Kafka 4 upgrade

Introduction

As soon as the prerequisites for the upgrade are met (no unsupported Kafka configs, no old Kafka clients), the upgrade process can be started. The process of upgrading is very straightforward.

Initial situation

The runbook assumes that the current versioning of components is

  1. Strimzi Cluster operator version 0.47.0

  2. Kafka version 3.9.1

  3. The Kafka cluster is in KRaft mode

Upgrade steps

Step 1

  1. Configuration changes

    1. version bump 3.9.1 → 4.0.0, through Kafka configuration.

    2. update logging configuration from log4j → log4j2, in case of using external logging configuration. See the partial values.yaml snapshot below (or the axual-kafka charts) for an example.

      Click to open log4j2 external configuration (from values.yaml)
        logging:
          type: external
          externalConfig: |-
            # Root logger configuration
            rootLogger.level = INFO
            rootLogger.appenderRefs = console
            rootLogger.appenderRef.console.ref = CONSOLE
      
            # Console appender with
            appender.console.type = Console
            appender.console.name = CONSOLE
            appender.console.target = SYSTEM_OUT
      
            # Console layout configuration
            # appender.console.layout.type = PatternLayout
            # appender.console.layout.pattern = [%d] %p %m (%c)%n
            appender.console.layout.type = JsonTemplateLayout
            appender.console.layout.eventTemplateUri = classpath:LogstashJsonEventLayoutV1.json
      
            # Logger configurations
            logger.kafka_controller.name = kafka.controller
            logger.kafka_controller.level = TRACE
      
            logger.kafka_network_processor.name = kafka.network.Processor
            logger.kafka_network_processor.level = FATAL
      
            logger.kafka_request_channel.name = kafka.network.RequestChannel$
            logger.kafka_request_channel.level = WARN
      
            logger.kafka_common_selector.name = org.apache.kafka.common.network.Selector
            logger.kafka_common_selector.level = WARN
      
            logger.kafka_request_logger.name = kafka.request.logger
            logger.kafka_request_logger.level = WARN
      
            logger.kafka_apis.name = kafka.server.KafkaApis
            logger.kafka_apis.level = FATAL
      
            logger.state_change.name = state.change.logger
            logger.state_change.level = TRACE
      
            logger.kafka_authorizer.name = kafka.authorizer.logger
            logger.kafka_authorizer.level = WARN
  2. Rolling restart of the Kafka cluster at this point.
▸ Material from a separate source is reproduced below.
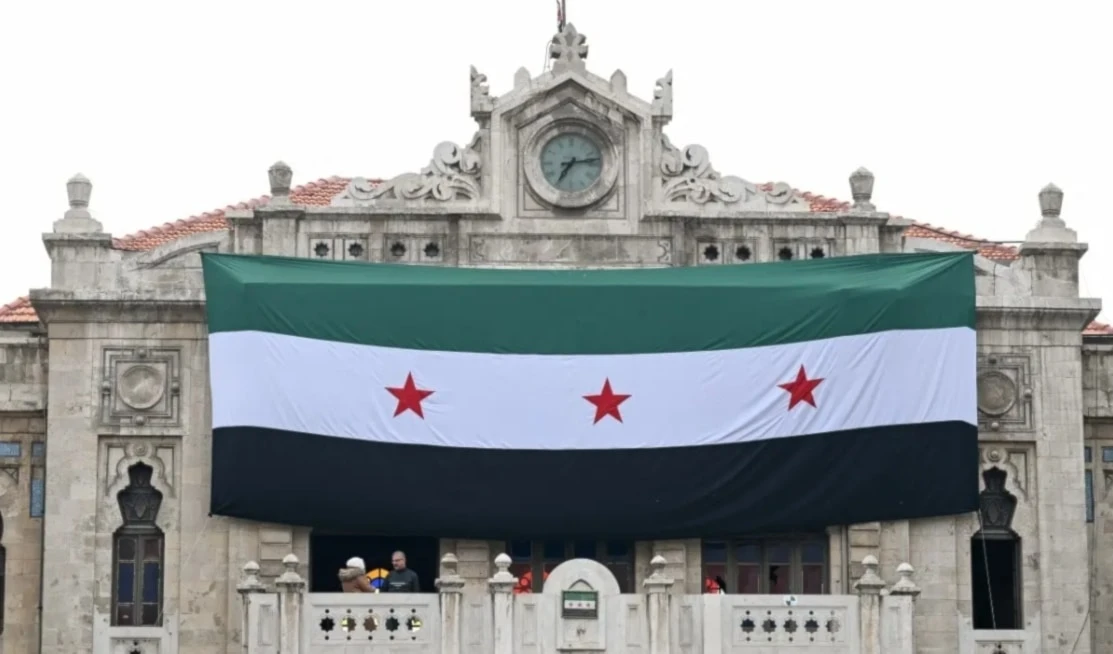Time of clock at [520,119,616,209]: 7:13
This is a point where the upgrade can end, the final state being Strimzi Operator version 0.47.0 + Kafka version 4.0.0. Which is specifically true when there are other Kafka clusters running, managed by the current operator that are not on Kafka 4.0.0 yet.

Step 2

This step involves an upgrade of the Strimzi Operator as well. As such, this can only be done once all the Kafka clusters managed by the operator are on Kafka 4.0.0

  1. Pause reconciliation of the Kafka clusters

    1. kubectl annotate kafka my-cluster strimzi.io/pause-reconciliation="true"

    2. the Kafka resource becomes “not ready”, in ArgoCD seen as a “progressing” app state

  2. Update the Strimzi CRDs version 0.47.0 → 0.48.0

  3. Update the Strimzi operator version 0.47.0 → 0.48.0

  4. Update Kafka version to 4.1.0

  5. Remove the pause reconciliation annotation from the Kafka resource.

After this final step, the Kafka cluster will perform a rolling update to adopt version 0.48.0 of the Operator and 4.1.0 of Kafka. This is also the final step as far as the upgrade to Kafka 4 goes.